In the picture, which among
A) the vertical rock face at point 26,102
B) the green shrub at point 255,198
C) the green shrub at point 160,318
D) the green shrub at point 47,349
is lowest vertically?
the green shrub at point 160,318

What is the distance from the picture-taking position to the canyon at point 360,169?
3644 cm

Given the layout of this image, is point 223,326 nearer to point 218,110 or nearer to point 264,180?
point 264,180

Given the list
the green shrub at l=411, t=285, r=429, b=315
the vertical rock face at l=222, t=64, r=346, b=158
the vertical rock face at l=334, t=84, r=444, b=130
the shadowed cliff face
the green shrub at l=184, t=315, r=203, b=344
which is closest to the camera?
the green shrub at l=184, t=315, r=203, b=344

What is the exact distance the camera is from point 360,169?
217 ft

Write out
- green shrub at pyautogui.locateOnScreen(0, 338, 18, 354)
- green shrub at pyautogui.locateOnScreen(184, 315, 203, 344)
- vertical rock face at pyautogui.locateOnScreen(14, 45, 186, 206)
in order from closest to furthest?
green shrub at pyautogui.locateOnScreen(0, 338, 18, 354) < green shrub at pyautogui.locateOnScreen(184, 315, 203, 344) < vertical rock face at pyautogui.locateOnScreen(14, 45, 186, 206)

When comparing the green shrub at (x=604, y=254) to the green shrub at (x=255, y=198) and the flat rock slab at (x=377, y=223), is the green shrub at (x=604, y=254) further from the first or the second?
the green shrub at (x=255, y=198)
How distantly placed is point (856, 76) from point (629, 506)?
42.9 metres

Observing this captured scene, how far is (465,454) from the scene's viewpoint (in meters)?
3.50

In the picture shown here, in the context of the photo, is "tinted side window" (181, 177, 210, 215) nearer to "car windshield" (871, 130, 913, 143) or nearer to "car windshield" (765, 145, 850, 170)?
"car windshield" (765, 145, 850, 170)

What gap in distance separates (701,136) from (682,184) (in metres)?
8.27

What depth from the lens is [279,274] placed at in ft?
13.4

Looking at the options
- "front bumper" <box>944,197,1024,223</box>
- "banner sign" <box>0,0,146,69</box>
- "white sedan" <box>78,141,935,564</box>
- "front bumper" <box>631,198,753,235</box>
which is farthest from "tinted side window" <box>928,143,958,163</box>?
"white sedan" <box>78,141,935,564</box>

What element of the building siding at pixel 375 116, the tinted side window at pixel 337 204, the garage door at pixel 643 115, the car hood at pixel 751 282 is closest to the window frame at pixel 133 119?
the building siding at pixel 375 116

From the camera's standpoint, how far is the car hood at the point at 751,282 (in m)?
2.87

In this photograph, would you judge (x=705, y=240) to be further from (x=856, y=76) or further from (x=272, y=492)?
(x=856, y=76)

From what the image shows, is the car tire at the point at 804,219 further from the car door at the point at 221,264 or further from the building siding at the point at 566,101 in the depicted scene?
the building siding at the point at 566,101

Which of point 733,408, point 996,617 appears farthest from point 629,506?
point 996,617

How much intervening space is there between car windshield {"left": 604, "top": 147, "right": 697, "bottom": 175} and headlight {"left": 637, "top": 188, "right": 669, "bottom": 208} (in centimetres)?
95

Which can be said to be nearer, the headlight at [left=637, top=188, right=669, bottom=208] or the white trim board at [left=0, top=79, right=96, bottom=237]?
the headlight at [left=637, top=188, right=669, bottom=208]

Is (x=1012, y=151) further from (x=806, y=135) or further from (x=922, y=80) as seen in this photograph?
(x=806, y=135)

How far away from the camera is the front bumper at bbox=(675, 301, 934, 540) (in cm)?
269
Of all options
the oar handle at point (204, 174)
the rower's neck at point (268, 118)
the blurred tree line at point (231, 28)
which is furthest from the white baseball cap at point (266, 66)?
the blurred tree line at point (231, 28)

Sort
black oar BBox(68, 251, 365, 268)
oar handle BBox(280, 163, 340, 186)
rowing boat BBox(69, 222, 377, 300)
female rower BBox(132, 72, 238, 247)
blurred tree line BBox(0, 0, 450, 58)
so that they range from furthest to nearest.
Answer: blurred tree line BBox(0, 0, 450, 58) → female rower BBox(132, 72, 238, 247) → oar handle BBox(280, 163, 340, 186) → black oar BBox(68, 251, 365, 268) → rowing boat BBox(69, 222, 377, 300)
◆ ◆ ◆ ◆ ◆ ◆ ◆
Please keep only the lines of the listing above that contain the word "siding", and copy each of them in full.

What element of the building siding at pixel 375 116, the tinted side window at pixel 337 204, the garage door at pixel 643 115, the car hood at pixel 751 282 is closest to the window frame at pixel 133 119?
the building siding at pixel 375 116
From what the image shows, is the car tire at the point at 804,219 further from the car door at the point at 221,264 or further from the building siding at the point at 566,101 in the depicted scene?
the building siding at the point at 566,101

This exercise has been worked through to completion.